In a post-colonial landscape, such a relationship with the land has the power to connect us with our South-Asian ancestors — as does Diaspora Co’s queer business ethos. Statues, myths, and tales of a pre-colonial South Asia represent fragments of a shattered past, where queer existence was perceived as an aspect of human nature and sensuality. Despite lingering colonial-era stigma and a right-wing hetero-patriarchal political landscape, homosocial  interactions are normalized within many South-Asian cultures. Yet, working and living in the  West, our understanding of queerness exists within a colonized framework.

Diaspora Co’s queer business manifesto is built on the theories of Black feminist writer Audre  Lorde — specifically as written in her essay ‘Uses of the Erotic’ — and acknowledges the work of  Black, queer, and trans elders in rooting queerness in active momentum towards liberation.  Although a complex dynamic, the team is aware of the tensions that arise when pairing queer politics with a business that inherently operates under capitalism. 

“The true sense of being a queer business is holding this dissonance and these conflicts while still doing our best to temporarily work within the systems as we aim to dismantle and abolish them,” writes wholesale manager Namita Chandra below the manifesto. “Although I do not believe we can abolish systems of oppression through reform or working ‘within’, we work to provide support and hope in the meantime. Being a queer business means working towards this  fruitful and affirming future.” 

This future is only possible if we work together. Queer community has immense power; it builds solidarity across borders, changes minds, and saves lives. Diaspora Co builds community through ventures such as Club Masala, its “spice-forward quarterly cooking club” hosted by  Javeri Kadri and recipe editor Asha Loupy. Seeking collaboration with value-aligned brands and creatives, the business also actively centers and uplifts the voices of marginalized individuals — in 2021, 44% of its marketing spend went towards queer, Black, and Indigenous folks, and other people of color. The team at Diaspora Co uses their privileges to offer visibility and championship for their communities, a safe space for those who fall outside of the “norm”  and validation for others who want to challenge the unequal world of business. 
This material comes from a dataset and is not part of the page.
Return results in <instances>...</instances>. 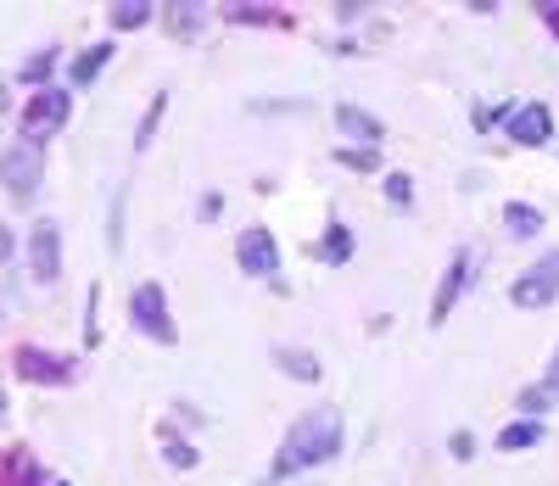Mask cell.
I'll list each match as a JSON object with an SVG mask.
<instances>
[{"label": "cell", "mask_w": 559, "mask_h": 486, "mask_svg": "<svg viewBox=\"0 0 559 486\" xmlns=\"http://www.w3.org/2000/svg\"><path fill=\"white\" fill-rule=\"evenodd\" d=\"M342 453V408H313L302 414L292 430H286V442H280V459H274V481H286L297 470H313V464H331Z\"/></svg>", "instance_id": "6da1fadb"}, {"label": "cell", "mask_w": 559, "mask_h": 486, "mask_svg": "<svg viewBox=\"0 0 559 486\" xmlns=\"http://www.w3.org/2000/svg\"><path fill=\"white\" fill-rule=\"evenodd\" d=\"M0 179L12 185L17 202H34V190L45 179V152H39V145H28V140L7 145V152H0Z\"/></svg>", "instance_id": "7a4b0ae2"}, {"label": "cell", "mask_w": 559, "mask_h": 486, "mask_svg": "<svg viewBox=\"0 0 559 486\" xmlns=\"http://www.w3.org/2000/svg\"><path fill=\"white\" fill-rule=\"evenodd\" d=\"M129 319L152 335V342H174V319H168V297H163V285L146 280V285H134L129 291Z\"/></svg>", "instance_id": "3957f363"}, {"label": "cell", "mask_w": 559, "mask_h": 486, "mask_svg": "<svg viewBox=\"0 0 559 486\" xmlns=\"http://www.w3.org/2000/svg\"><path fill=\"white\" fill-rule=\"evenodd\" d=\"M68 90H39L34 102H28V112H23V140L28 145H39V140H51L62 123H68Z\"/></svg>", "instance_id": "277c9868"}, {"label": "cell", "mask_w": 559, "mask_h": 486, "mask_svg": "<svg viewBox=\"0 0 559 486\" xmlns=\"http://www.w3.org/2000/svg\"><path fill=\"white\" fill-rule=\"evenodd\" d=\"M509 297H515V308H548V303L559 297V252L543 258L537 269H526V274L515 280V291H509Z\"/></svg>", "instance_id": "5b68a950"}, {"label": "cell", "mask_w": 559, "mask_h": 486, "mask_svg": "<svg viewBox=\"0 0 559 486\" xmlns=\"http://www.w3.org/2000/svg\"><path fill=\"white\" fill-rule=\"evenodd\" d=\"M28 258H34V280L51 285V280L62 274V229H57V224H34Z\"/></svg>", "instance_id": "8992f818"}, {"label": "cell", "mask_w": 559, "mask_h": 486, "mask_svg": "<svg viewBox=\"0 0 559 486\" xmlns=\"http://www.w3.org/2000/svg\"><path fill=\"white\" fill-rule=\"evenodd\" d=\"M241 269L258 274V280H269V274L280 269V247H274L269 229H247V235H241Z\"/></svg>", "instance_id": "52a82bcc"}, {"label": "cell", "mask_w": 559, "mask_h": 486, "mask_svg": "<svg viewBox=\"0 0 559 486\" xmlns=\"http://www.w3.org/2000/svg\"><path fill=\"white\" fill-rule=\"evenodd\" d=\"M509 134H515V145H543V140L554 134V112H548L543 102L509 112Z\"/></svg>", "instance_id": "ba28073f"}, {"label": "cell", "mask_w": 559, "mask_h": 486, "mask_svg": "<svg viewBox=\"0 0 559 486\" xmlns=\"http://www.w3.org/2000/svg\"><path fill=\"white\" fill-rule=\"evenodd\" d=\"M17 369H23L28 380H51V386L73 380V358H57V353H39V347H23V353H17Z\"/></svg>", "instance_id": "9c48e42d"}, {"label": "cell", "mask_w": 559, "mask_h": 486, "mask_svg": "<svg viewBox=\"0 0 559 486\" xmlns=\"http://www.w3.org/2000/svg\"><path fill=\"white\" fill-rule=\"evenodd\" d=\"M464 274H471V258H453V263H448V280H442V291H437V303H431V319H437V324L453 313L459 291H464Z\"/></svg>", "instance_id": "30bf717a"}, {"label": "cell", "mask_w": 559, "mask_h": 486, "mask_svg": "<svg viewBox=\"0 0 559 486\" xmlns=\"http://www.w3.org/2000/svg\"><path fill=\"white\" fill-rule=\"evenodd\" d=\"M319 258H324V263H347V258H353V229H347V224H331V229H324Z\"/></svg>", "instance_id": "8fae6325"}, {"label": "cell", "mask_w": 559, "mask_h": 486, "mask_svg": "<svg viewBox=\"0 0 559 486\" xmlns=\"http://www.w3.org/2000/svg\"><path fill=\"white\" fill-rule=\"evenodd\" d=\"M107 57H112V45H90V51L73 62V84H96L107 73Z\"/></svg>", "instance_id": "7c38bea8"}, {"label": "cell", "mask_w": 559, "mask_h": 486, "mask_svg": "<svg viewBox=\"0 0 559 486\" xmlns=\"http://www.w3.org/2000/svg\"><path fill=\"white\" fill-rule=\"evenodd\" d=\"M537 442H543V425H537V419H521V425H509V430L498 436L503 453H521V448H537Z\"/></svg>", "instance_id": "4fadbf2b"}, {"label": "cell", "mask_w": 559, "mask_h": 486, "mask_svg": "<svg viewBox=\"0 0 559 486\" xmlns=\"http://www.w3.org/2000/svg\"><path fill=\"white\" fill-rule=\"evenodd\" d=\"M274 364H286V375H292V380H319V358H313V353L280 347V353H274Z\"/></svg>", "instance_id": "5bb4252c"}, {"label": "cell", "mask_w": 559, "mask_h": 486, "mask_svg": "<svg viewBox=\"0 0 559 486\" xmlns=\"http://www.w3.org/2000/svg\"><path fill=\"white\" fill-rule=\"evenodd\" d=\"M157 7H146V0H123V7H112V28H146Z\"/></svg>", "instance_id": "9a60e30c"}, {"label": "cell", "mask_w": 559, "mask_h": 486, "mask_svg": "<svg viewBox=\"0 0 559 486\" xmlns=\"http://www.w3.org/2000/svg\"><path fill=\"white\" fill-rule=\"evenodd\" d=\"M336 123H342L347 134H364V140H381V123L369 118V112H358V107H336Z\"/></svg>", "instance_id": "2e32d148"}, {"label": "cell", "mask_w": 559, "mask_h": 486, "mask_svg": "<svg viewBox=\"0 0 559 486\" xmlns=\"http://www.w3.org/2000/svg\"><path fill=\"white\" fill-rule=\"evenodd\" d=\"M503 224L515 229V235H537V229H543V213H537V208H526V202H515V208L503 213Z\"/></svg>", "instance_id": "e0dca14e"}, {"label": "cell", "mask_w": 559, "mask_h": 486, "mask_svg": "<svg viewBox=\"0 0 559 486\" xmlns=\"http://www.w3.org/2000/svg\"><path fill=\"white\" fill-rule=\"evenodd\" d=\"M163 102H168V95H157V102H152L146 123H140V134H134V152H140V145H152V134H157V123H163Z\"/></svg>", "instance_id": "ac0fdd59"}, {"label": "cell", "mask_w": 559, "mask_h": 486, "mask_svg": "<svg viewBox=\"0 0 559 486\" xmlns=\"http://www.w3.org/2000/svg\"><path fill=\"white\" fill-rule=\"evenodd\" d=\"M386 197H392V208H408V202H414V179H408V174H392V179H386Z\"/></svg>", "instance_id": "d6986e66"}, {"label": "cell", "mask_w": 559, "mask_h": 486, "mask_svg": "<svg viewBox=\"0 0 559 486\" xmlns=\"http://www.w3.org/2000/svg\"><path fill=\"white\" fill-rule=\"evenodd\" d=\"M229 17L236 23H280V12H269V7H229Z\"/></svg>", "instance_id": "ffe728a7"}, {"label": "cell", "mask_w": 559, "mask_h": 486, "mask_svg": "<svg viewBox=\"0 0 559 486\" xmlns=\"http://www.w3.org/2000/svg\"><path fill=\"white\" fill-rule=\"evenodd\" d=\"M548 403H554V398L543 392V386H526V392H521V408H526V414H543Z\"/></svg>", "instance_id": "44dd1931"}, {"label": "cell", "mask_w": 559, "mask_h": 486, "mask_svg": "<svg viewBox=\"0 0 559 486\" xmlns=\"http://www.w3.org/2000/svg\"><path fill=\"white\" fill-rule=\"evenodd\" d=\"M51 62H57V57H51V51H45L39 62H28V68H23V79H28V84H39V79H51Z\"/></svg>", "instance_id": "7402d4cb"}, {"label": "cell", "mask_w": 559, "mask_h": 486, "mask_svg": "<svg viewBox=\"0 0 559 486\" xmlns=\"http://www.w3.org/2000/svg\"><path fill=\"white\" fill-rule=\"evenodd\" d=\"M336 157H342L347 168H376V163H381L376 152H369V145H364V152H336Z\"/></svg>", "instance_id": "603a6c76"}, {"label": "cell", "mask_w": 559, "mask_h": 486, "mask_svg": "<svg viewBox=\"0 0 559 486\" xmlns=\"http://www.w3.org/2000/svg\"><path fill=\"white\" fill-rule=\"evenodd\" d=\"M503 118H509V107H476V129H492Z\"/></svg>", "instance_id": "cb8c5ba5"}, {"label": "cell", "mask_w": 559, "mask_h": 486, "mask_svg": "<svg viewBox=\"0 0 559 486\" xmlns=\"http://www.w3.org/2000/svg\"><path fill=\"white\" fill-rule=\"evenodd\" d=\"M12 252H17V235H12V229H7V224H0V263H7V258H12Z\"/></svg>", "instance_id": "d4e9b609"}, {"label": "cell", "mask_w": 559, "mask_h": 486, "mask_svg": "<svg viewBox=\"0 0 559 486\" xmlns=\"http://www.w3.org/2000/svg\"><path fill=\"white\" fill-rule=\"evenodd\" d=\"M168 459H174L179 470H191V464H197V453H191V448H185V442H179V448H168Z\"/></svg>", "instance_id": "484cf974"}, {"label": "cell", "mask_w": 559, "mask_h": 486, "mask_svg": "<svg viewBox=\"0 0 559 486\" xmlns=\"http://www.w3.org/2000/svg\"><path fill=\"white\" fill-rule=\"evenodd\" d=\"M543 392H548V398L559 392V353H554V364H548V380H543Z\"/></svg>", "instance_id": "4316f807"}, {"label": "cell", "mask_w": 559, "mask_h": 486, "mask_svg": "<svg viewBox=\"0 0 559 486\" xmlns=\"http://www.w3.org/2000/svg\"><path fill=\"white\" fill-rule=\"evenodd\" d=\"M537 12H543V23H548V28L559 34V0H548V7H537Z\"/></svg>", "instance_id": "83f0119b"}, {"label": "cell", "mask_w": 559, "mask_h": 486, "mask_svg": "<svg viewBox=\"0 0 559 486\" xmlns=\"http://www.w3.org/2000/svg\"><path fill=\"white\" fill-rule=\"evenodd\" d=\"M0 414H7V392H0Z\"/></svg>", "instance_id": "f1b7e54d"}]
</instances>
“We have the privilege to exist, succeed, and provide people with spices while saying that we’re a queer business. There are so many queer businesses out there that don’t have the voice,  scale, size, or resources to take that risk. So, in existing, we’re sort of opening the door,” shares  Javeri Kadri. “Even though I’m sure there are cons to us publicly mentioning that we’re a queer business, mostly it feels like an opportunity and a way to use our privilege for a lot of good.”